» EXERCISE DIRECTIONS: Reproduce exactly the final portion of the data: every line from the one containing "As seen in the" through the last line, inclusive.

——————————

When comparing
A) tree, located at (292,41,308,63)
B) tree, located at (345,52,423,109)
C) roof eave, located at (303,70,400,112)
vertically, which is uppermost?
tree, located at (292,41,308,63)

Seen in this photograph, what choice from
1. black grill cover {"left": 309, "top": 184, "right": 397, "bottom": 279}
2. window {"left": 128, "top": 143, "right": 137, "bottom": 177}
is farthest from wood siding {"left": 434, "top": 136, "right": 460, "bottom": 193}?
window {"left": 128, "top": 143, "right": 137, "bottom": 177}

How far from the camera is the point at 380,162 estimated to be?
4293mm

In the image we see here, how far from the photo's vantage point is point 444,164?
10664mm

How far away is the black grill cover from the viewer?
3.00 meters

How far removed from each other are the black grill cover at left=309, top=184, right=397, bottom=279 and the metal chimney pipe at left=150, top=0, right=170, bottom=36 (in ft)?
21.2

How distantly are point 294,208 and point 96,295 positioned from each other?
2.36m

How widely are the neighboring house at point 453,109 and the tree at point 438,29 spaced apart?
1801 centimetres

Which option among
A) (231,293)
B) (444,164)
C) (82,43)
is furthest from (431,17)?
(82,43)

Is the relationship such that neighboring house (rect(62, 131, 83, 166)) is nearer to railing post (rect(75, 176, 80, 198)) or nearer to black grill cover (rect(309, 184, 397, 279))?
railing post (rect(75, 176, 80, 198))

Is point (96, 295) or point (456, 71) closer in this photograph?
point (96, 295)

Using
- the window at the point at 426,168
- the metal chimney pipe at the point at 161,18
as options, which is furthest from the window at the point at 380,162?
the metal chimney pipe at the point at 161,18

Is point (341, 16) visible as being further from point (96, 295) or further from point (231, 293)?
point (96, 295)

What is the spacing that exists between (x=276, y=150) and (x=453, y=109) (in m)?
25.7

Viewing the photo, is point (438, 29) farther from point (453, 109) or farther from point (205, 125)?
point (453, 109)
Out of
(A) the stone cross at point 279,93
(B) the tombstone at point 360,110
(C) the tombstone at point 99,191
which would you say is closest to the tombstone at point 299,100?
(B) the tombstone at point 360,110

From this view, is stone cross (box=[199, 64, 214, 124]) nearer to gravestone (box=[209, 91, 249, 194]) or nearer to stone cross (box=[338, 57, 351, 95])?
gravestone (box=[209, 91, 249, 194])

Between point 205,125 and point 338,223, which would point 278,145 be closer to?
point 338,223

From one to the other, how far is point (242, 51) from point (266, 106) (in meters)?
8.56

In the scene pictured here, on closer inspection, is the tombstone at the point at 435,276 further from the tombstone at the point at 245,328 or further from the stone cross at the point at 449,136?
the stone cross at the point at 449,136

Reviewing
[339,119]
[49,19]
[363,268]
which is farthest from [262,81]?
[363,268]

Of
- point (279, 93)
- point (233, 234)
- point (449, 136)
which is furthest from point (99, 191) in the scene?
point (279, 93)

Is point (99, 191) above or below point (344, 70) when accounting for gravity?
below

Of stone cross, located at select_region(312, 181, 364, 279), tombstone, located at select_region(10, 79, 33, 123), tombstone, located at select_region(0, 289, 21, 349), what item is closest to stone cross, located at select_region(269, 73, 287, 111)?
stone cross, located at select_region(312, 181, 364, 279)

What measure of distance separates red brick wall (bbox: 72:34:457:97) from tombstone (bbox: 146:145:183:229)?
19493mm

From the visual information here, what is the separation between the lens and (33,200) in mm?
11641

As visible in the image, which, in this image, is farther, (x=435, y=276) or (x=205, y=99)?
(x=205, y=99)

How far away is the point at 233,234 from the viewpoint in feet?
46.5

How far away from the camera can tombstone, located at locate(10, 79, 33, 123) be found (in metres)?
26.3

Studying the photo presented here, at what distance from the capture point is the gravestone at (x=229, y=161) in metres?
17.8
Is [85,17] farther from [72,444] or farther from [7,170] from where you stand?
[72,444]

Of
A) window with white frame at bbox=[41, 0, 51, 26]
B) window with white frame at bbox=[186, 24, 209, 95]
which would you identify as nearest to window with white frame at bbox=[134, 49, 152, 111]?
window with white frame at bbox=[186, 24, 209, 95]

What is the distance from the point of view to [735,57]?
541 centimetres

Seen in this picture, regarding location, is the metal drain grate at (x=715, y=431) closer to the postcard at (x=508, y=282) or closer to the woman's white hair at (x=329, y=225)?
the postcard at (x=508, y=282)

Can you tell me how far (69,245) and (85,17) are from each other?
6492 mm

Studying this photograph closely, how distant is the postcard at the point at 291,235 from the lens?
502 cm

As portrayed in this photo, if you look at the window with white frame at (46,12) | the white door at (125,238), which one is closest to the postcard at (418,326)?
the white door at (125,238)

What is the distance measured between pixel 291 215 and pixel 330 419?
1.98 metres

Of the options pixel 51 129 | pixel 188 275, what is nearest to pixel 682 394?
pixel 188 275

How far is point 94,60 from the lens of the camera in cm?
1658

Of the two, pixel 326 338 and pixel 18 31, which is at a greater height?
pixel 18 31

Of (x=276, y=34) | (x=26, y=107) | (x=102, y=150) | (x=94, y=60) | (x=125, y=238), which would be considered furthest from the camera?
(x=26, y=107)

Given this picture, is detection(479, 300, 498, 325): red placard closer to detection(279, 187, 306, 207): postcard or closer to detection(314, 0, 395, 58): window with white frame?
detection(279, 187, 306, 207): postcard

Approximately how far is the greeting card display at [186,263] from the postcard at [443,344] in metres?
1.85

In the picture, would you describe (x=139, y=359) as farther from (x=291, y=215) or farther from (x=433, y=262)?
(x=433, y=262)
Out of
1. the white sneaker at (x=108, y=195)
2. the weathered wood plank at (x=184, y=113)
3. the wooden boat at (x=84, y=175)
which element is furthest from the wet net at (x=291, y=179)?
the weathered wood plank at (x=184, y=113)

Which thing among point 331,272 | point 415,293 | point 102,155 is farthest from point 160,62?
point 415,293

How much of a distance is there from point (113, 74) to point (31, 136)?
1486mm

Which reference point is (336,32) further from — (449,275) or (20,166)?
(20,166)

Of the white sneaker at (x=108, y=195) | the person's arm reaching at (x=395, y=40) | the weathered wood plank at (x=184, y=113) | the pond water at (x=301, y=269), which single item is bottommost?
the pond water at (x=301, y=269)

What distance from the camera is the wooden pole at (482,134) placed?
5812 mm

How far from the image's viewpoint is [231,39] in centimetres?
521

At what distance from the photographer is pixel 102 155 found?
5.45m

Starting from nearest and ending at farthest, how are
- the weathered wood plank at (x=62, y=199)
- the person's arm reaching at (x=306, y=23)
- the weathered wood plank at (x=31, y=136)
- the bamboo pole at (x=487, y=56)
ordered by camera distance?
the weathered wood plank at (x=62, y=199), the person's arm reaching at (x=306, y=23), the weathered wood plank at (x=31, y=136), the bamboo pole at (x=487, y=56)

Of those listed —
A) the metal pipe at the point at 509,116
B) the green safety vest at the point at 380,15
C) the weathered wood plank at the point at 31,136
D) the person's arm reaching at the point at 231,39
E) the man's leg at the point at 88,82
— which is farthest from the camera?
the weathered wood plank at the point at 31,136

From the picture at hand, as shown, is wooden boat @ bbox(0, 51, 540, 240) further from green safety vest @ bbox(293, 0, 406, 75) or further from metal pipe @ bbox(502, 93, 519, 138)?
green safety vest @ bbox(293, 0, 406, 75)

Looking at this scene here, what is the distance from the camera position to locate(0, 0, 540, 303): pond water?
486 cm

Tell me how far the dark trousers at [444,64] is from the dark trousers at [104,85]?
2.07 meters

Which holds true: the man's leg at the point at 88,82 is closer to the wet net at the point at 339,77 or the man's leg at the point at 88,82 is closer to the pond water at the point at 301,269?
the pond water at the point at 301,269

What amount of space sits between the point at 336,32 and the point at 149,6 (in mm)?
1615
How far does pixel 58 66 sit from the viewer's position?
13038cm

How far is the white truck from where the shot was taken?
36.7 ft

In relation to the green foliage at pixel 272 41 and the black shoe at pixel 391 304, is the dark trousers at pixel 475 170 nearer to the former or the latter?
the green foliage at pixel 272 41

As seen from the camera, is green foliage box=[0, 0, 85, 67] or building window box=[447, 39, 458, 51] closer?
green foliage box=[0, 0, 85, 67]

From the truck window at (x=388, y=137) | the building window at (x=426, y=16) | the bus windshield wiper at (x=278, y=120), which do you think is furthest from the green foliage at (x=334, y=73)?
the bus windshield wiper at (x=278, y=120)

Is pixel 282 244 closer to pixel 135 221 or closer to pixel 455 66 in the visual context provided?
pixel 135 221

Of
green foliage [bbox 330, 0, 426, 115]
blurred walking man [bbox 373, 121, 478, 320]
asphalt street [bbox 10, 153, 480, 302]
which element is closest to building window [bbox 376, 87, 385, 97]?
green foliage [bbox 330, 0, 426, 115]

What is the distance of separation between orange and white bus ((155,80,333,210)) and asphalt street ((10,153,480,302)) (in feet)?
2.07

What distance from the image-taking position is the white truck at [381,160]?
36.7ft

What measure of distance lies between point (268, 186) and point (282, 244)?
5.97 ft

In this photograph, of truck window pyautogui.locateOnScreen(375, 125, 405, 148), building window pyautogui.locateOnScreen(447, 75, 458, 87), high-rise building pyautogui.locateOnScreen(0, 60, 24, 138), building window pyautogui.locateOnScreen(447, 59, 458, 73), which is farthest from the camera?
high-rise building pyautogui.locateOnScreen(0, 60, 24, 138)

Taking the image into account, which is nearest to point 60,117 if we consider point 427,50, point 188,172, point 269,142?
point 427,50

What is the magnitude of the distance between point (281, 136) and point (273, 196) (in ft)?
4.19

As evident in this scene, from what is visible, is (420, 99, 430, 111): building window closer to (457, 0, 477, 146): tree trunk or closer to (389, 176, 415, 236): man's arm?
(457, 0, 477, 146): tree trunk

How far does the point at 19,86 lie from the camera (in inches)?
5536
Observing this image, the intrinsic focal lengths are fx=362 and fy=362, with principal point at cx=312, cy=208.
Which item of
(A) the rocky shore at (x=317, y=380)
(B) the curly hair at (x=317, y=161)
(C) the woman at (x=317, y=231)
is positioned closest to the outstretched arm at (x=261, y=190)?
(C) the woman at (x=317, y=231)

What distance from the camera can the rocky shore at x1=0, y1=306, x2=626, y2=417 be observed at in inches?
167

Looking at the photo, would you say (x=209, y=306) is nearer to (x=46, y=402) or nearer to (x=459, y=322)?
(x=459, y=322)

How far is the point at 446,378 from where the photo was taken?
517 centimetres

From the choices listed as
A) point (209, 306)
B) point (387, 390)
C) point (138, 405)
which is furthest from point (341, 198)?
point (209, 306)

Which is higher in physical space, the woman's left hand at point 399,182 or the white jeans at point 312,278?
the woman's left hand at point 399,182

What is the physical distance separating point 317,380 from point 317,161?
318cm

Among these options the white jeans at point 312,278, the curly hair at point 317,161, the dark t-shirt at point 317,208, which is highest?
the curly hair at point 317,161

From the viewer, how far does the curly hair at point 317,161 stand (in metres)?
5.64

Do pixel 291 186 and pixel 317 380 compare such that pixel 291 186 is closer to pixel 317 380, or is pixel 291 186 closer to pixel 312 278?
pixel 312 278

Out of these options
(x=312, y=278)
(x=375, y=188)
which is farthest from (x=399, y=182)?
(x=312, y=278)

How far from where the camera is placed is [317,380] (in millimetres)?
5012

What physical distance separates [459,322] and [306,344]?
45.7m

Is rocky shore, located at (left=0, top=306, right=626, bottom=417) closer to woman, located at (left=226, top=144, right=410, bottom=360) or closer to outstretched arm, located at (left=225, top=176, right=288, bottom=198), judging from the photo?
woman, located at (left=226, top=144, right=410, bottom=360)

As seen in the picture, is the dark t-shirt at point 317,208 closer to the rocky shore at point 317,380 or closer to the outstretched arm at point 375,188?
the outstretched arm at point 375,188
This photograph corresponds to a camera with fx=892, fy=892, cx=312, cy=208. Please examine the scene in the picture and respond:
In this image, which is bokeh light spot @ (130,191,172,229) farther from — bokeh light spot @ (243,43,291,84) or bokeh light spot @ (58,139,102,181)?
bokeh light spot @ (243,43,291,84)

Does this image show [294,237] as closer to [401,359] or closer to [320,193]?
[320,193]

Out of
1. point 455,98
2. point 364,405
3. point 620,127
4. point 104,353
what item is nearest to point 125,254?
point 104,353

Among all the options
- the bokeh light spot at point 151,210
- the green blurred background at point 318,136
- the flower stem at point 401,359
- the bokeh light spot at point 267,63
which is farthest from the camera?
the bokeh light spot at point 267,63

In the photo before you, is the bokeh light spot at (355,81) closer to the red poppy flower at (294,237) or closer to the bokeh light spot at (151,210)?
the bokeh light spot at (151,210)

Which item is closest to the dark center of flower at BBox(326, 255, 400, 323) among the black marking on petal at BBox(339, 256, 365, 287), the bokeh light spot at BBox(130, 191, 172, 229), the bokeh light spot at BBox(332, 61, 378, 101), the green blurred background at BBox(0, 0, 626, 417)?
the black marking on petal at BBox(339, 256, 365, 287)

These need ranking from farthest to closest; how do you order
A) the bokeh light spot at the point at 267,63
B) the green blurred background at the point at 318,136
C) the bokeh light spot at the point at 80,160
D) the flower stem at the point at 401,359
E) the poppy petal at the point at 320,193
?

——————————

» OUTPUT BELOW:
As seen in the picture, is the dark t-shirt at point 317,208 closer to the rocky shore at point 317,380 or closer to the outstretched arm at point 375,188?
the outstretched arm at point 375,188
This photograph corresponds to a camera with fx=892, fy=892, cx=312, cy=208. Please examine the scene in the picture and respond:
In this image, which is bokeh light spot @ (130,191,172,229) farther from — bokeh light spot @ (243,43,291,84) or bokeh light spot @ (58,139,102,181)?
bokeh light spot @ (243,43,291,84)

Does this image show [294,237] as closer to [401,359] or closer to [320,193]?
[320,193]

Out of
1. point 455,98
2. point 364,405
3. point 620,127
4. point 104,353
what item is nearest to point 125,254?
point 104,353

Among all the options
- the bokeh light spot at point 151,210
- the green blurred background at point 318,136
- the flower stem at point 401,359
- the bokeh light spot at point 267,63
which is farthest from the camera?
the bokeh light spot at point 267,63

In the photo before you, is the bokeh light spot at (355,81) closer to the red poppy flower at (294,237) or closer to the bokeh light spot at (151,210)?
the bokeh light spot at (151,210)

Which item is closest to the dark center of flower at BBox(326, 255, 400, 323) among the black marking on petal at BBox(339, 256, 365, 287), the bokeh light spot at BBox(130, 191, 172, 229), the bokeh light spot at BBox(332, 61, 378, 101), the green blurred background at BBox(0, 0, 626, 417)?
the black marking on petal at BBox(339, 256, 365, 287)

These need ranking from farthest to closest; how do you order
A) the bokeh light spot at the point at 267,63
B) the green blurred background at the point at 318,136
C) the bokeh light spot at the point at 80,160
D) the flower stem at the point at 401,359
E) the poppy petal at the point at 320,193
?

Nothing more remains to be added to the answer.